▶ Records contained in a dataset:
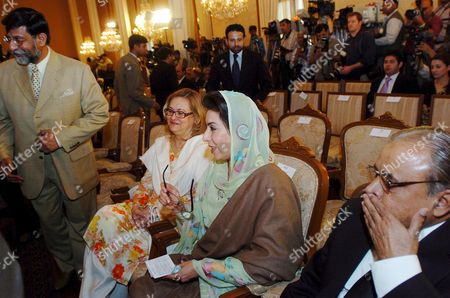 Pakistan's Outgoing Caretaker Prime Minister Muhammad Mian Soomro (l) Fehmida Mirza (2 R) the Speaker of National Assembly (lower House of Parliament) and Pakistan's Chief Justice Abdul Hameed Dogar (r) Attend Oath Taking Cereony of Yousaf Raza Geelani Pakistan's Newly Elected Prime Minister and a Leader of Slain Former Prime Minister Benazir Bhutto's Political Party Pakistan People Party Which Emerged Winner in February 18 General Elections at the Parliament House in Islamabad Pakistan 25 March 2008 Bhutto's Ppp Has Made a Coalition with the Pakistan Muslim League- Nawaz of Nawaz Sharif Who Like Bhutto is a Former Premier and Has a Comfortable Majority in Parliament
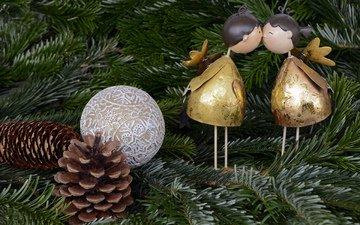новый год, елка, хвоя, ветки, ангелы, шар, фигурки, рождество, шишки, поцелуй, елочные украшения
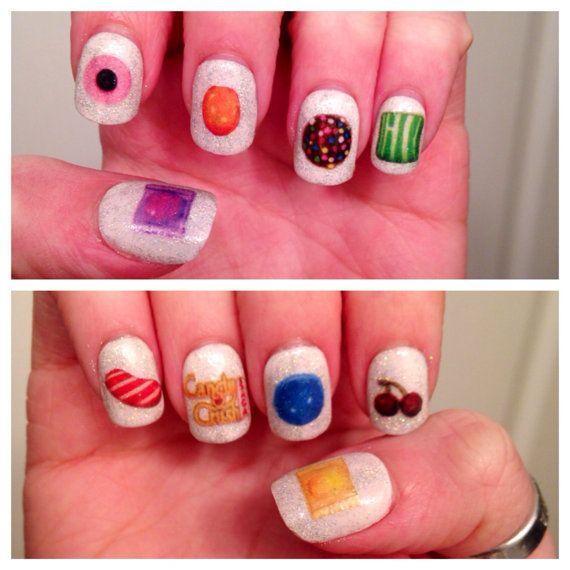 Dit zoete spel, Candy Crush bij uw vingertoppen!  Dit product wordt geleverd met 20 nail stickers en instructies. Dit zijn de waterkant nail stickers. Zij zullen niet schadelijk voor je nagels. Wanneer u klaar voor een verandering bent zijn ze gemakkelijk te verwijderen met nagellak remover.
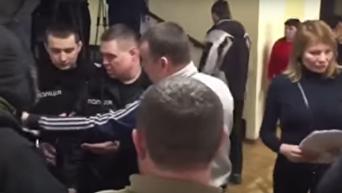 Драка в Киевсовете из-за скандальной стройки на Героев Днепра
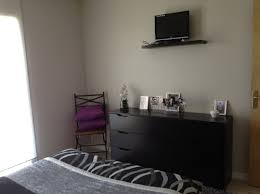 tv dans chambre tele murale chambre idées décoration intérieure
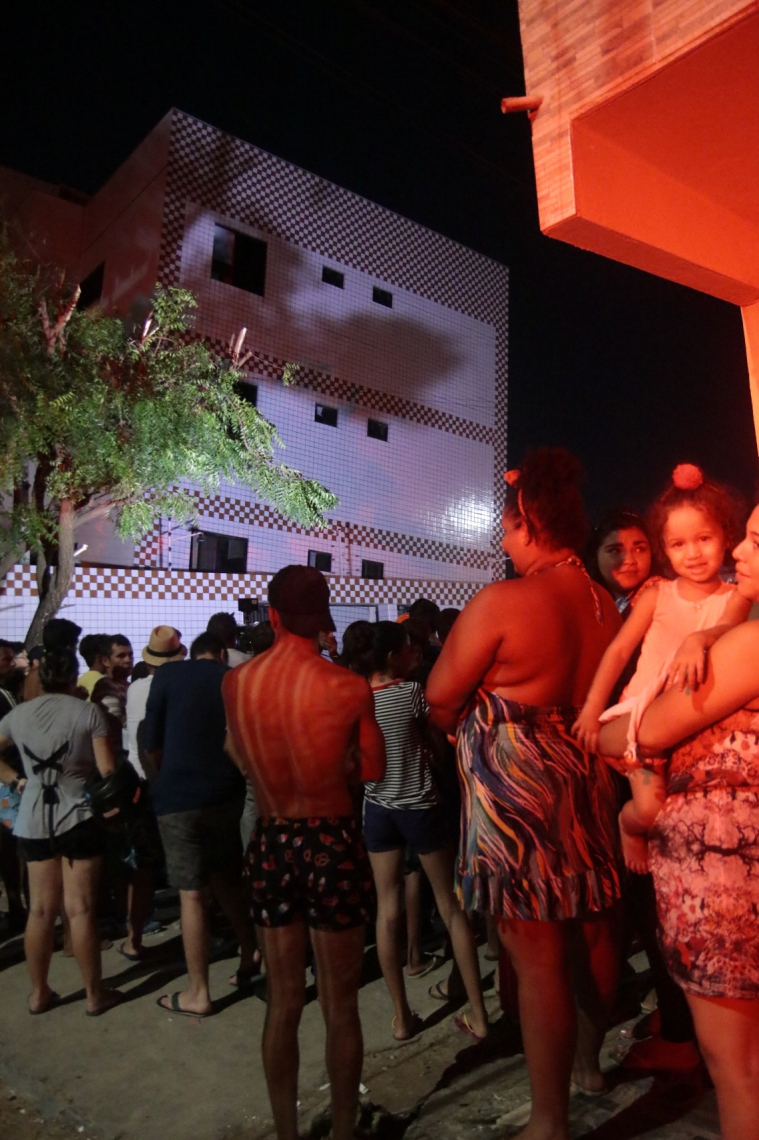 MORADORES saíram do edifício  às pressas após ouvir um  estrondo por volta das 16h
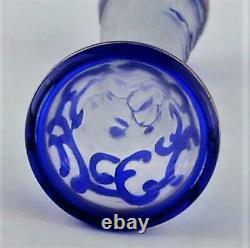 Vase De Cameo En Verre D'art Bleu Avec L'émail D'or Non Signé
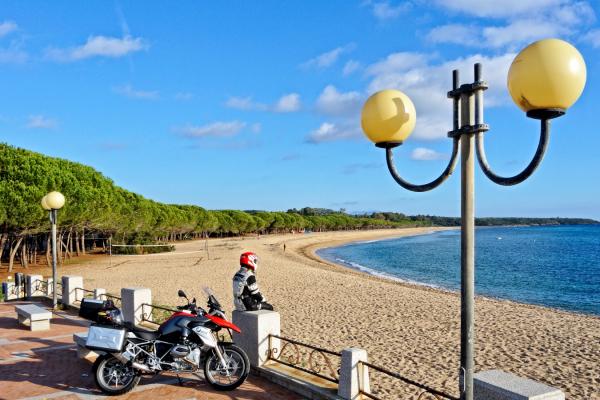Motorrad fahren - Sardinien - Strand von Bari Sardo © Heinz E. Studt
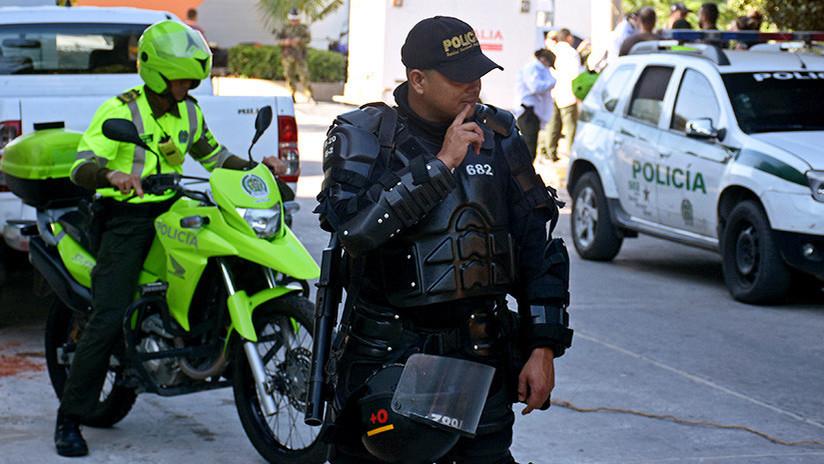 Policía mata a tiros a un joven colombiano que lo amenazó tras no pagar una gaseosa (VIDEO +18)
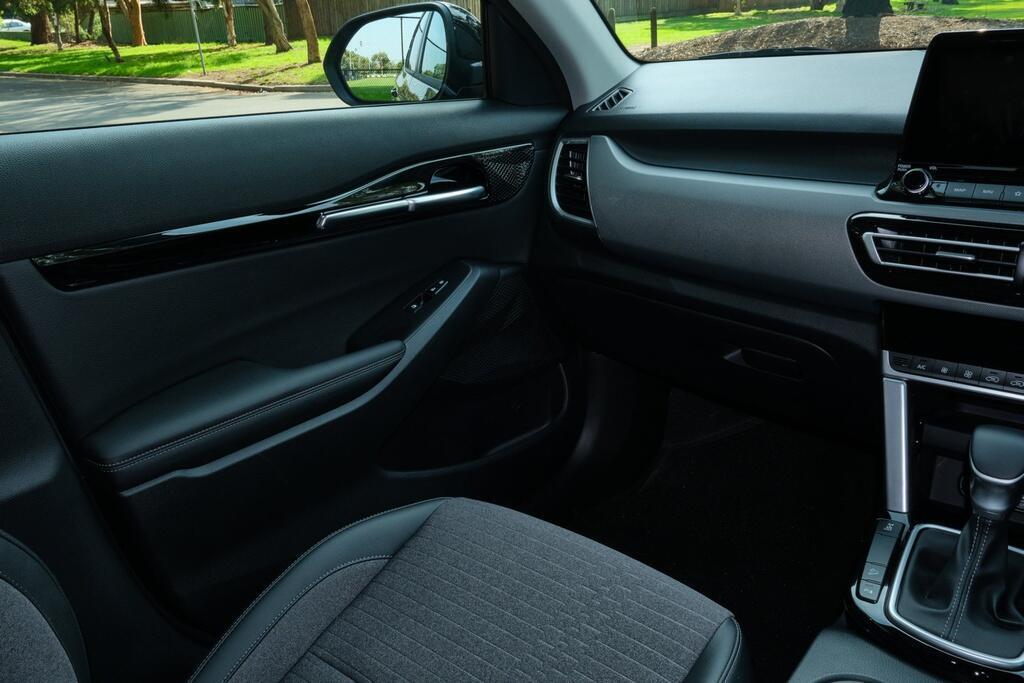 Danh gia Kia Seltos Sport+ AWD 2020 – SUV rong rai, lai thoai mai hinh anh 18 Kia_Seltos_27.jpg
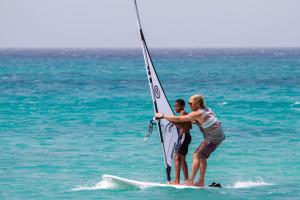 Mit Windsurfen Kinder glücklich machen.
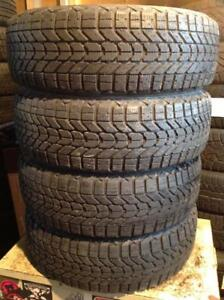 4 pneus d'hiver 185/60 r15 firestone winter force. 155$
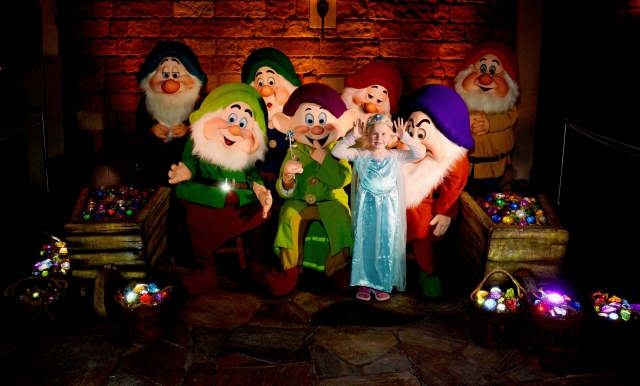 Disney 7 Dwarves Chloe
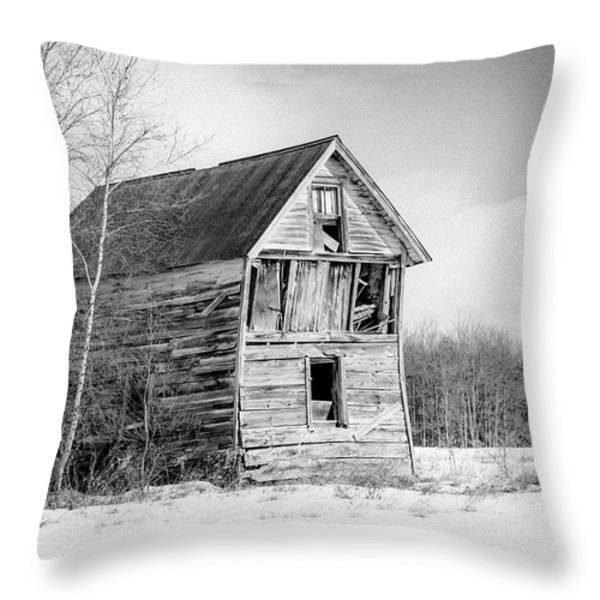 The old shack Throw Pillow by Gary Heller
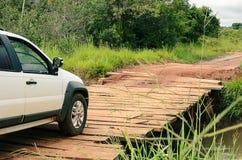 Improwizujący bridżowy robić drewno ten przechodzi nad rolną rzeką Obrazy Stock
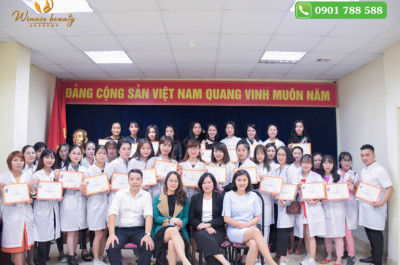 Giờ các em hoàn toàn có thể yên tâm đăng ký giấy phép kinh doanh, hành nghề 1 cách hợp pháp tai Việt Nam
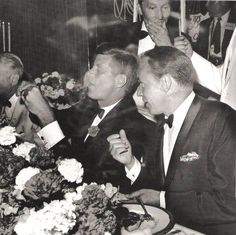 1960. 10 Juillet. Frank Sinatra (right) sits next to Senator John F. Kennedy at a fund-raiser, on the eve of Kennedy's selection as the Democratic Presidential nominee. Los Angeles. 7/10/60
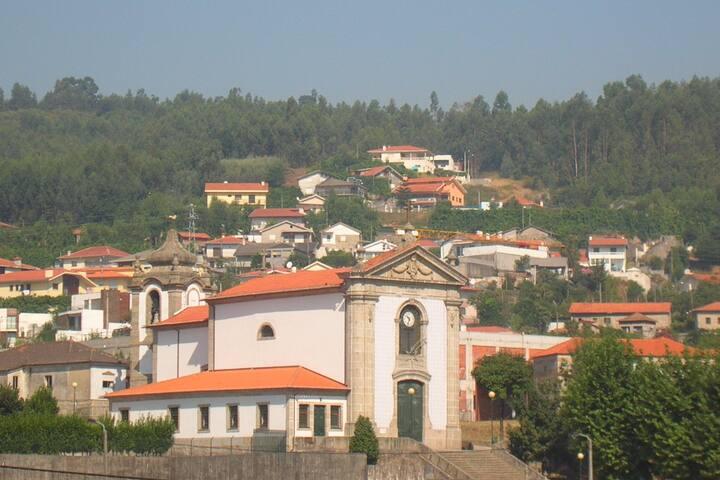 Aux vignes de Nespereira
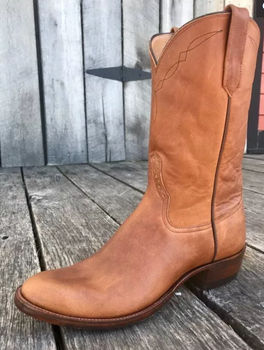 Women's Handmade Chestnut Oiled Roper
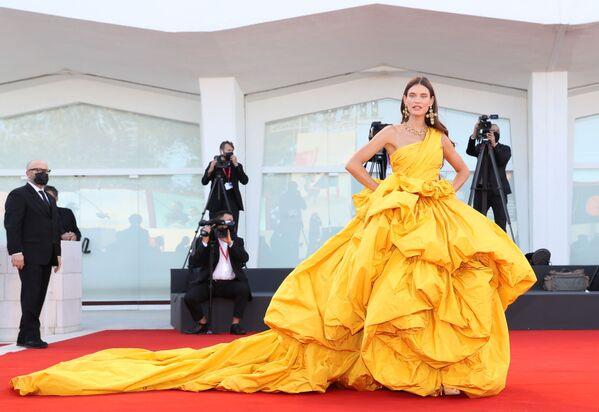 Italská modelka Bianca Balti na slavnostním zahájení 78. mezinárodního filmového festivalu v Benátkách - Sputnik Česká republika
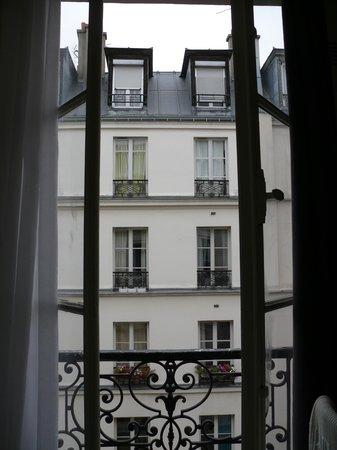 Au Royal Mad:                   Вид из окна
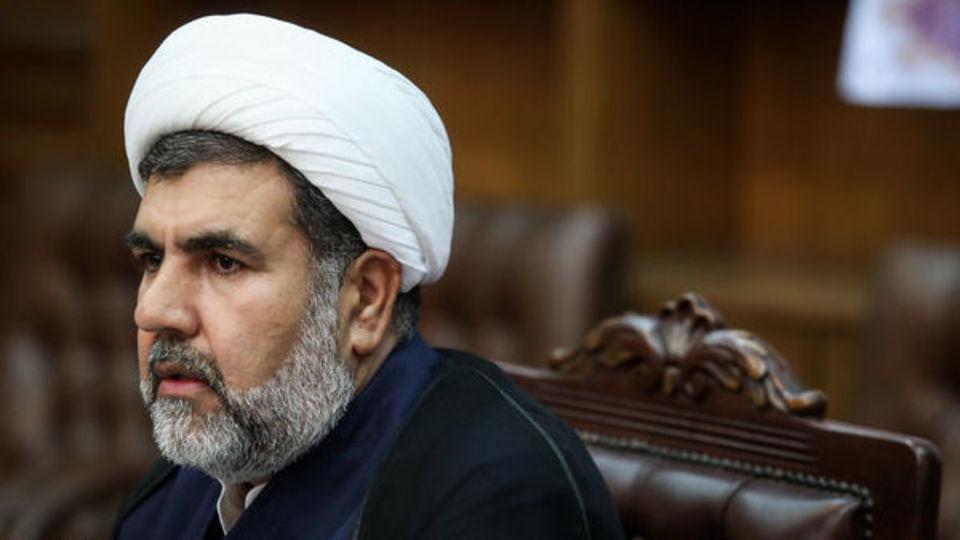 غضنفرآبادی: روحانی مسئولیت ناکامی دولتش را بپذیرد / برجام سند عهدشکنی آمریکاست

▶ What you have to do: Write out exactly the lines between the start of the data and the line with "Improwizujący bridżowy robić", including both, but none of the pictures.

▶ Worked solution:
 Pakistan's Outgoing Caretaker Prime Minister Muhammad Mian Soomro (l) Fehmida Mirza (2 R) the Speaker of National Assembly (lower House of Parliament) and Pakistan's Chief Justice Abdul Hameed Dogar (r) Attend Oath Taking Cereony of Yousaf Raza Geelani Pakistan's Newly Elected Prime Minister and a Leader of Slain Former Prime Minister Benazir Bhutto's Political Party Pakistan People Party Which Emerged Winner in February 18 General Elections at the Parliament House in Islamabad Pakistan 25 March 2008 Bhutto's Ppp Has Made a Coalition with the Pakistan Muslim League- Nawaz of Nawaz Sharif Who Like Bhutto is a Former Premier and Has a Comfortable Majority in Parliament
новый год, елка, хвоя, ветки, ангелы, шар, фигурки, рождество, шишки, поцелуй, елочные украшения
 Dit zoete spel, Candy Crush bij uw vingertoppen!  Dit product wordt geleverd met 20 nail stickers en instructies. Dit zijn de waterkant nail stickers. Zij zullen niet schadelijk voor je nagels. Wanneer u klaar voor een verandering bent zijn ze gemakkelijk te verwijderen met nagellak remover.
 Драка в Киевсовете из-за скандальной стройки на Героев Днепра
 tv dans chambre tele murale chambre idées décoration intérieure
 MORADORES saíram do edifício  às pressas após ouvir um  estrondo por volta das 16h
 Vase De Cameo En Verre D'art Bleu Avec L'émail D'or Non Signé
Motorrad fahren - Sardinien - Strand von Bari Sardo © Heinz E. Studt
 Policía mata a tiros a un joven colombiano que lo amenazó tras no pagar una gaseosa (VIDEO +18)
 Danh gia Kia Seltos Sport+ AWD 2020 – SUV rong rai, lai thoai mai hinh anh 18 Kia_Seltos_27.jpg
 Mit Windsurfen Kinder glücklich machen.
 4 pneus d'hiver 185/60 r15 firestone winter force. 155$
 Disney 7 Dwarves Chloe
 The old shack Throw Pillow by Gary Heller
 Improwizujący bridżowy robić drewno ten przechodzi nad rolną rzeką Obrazy Stock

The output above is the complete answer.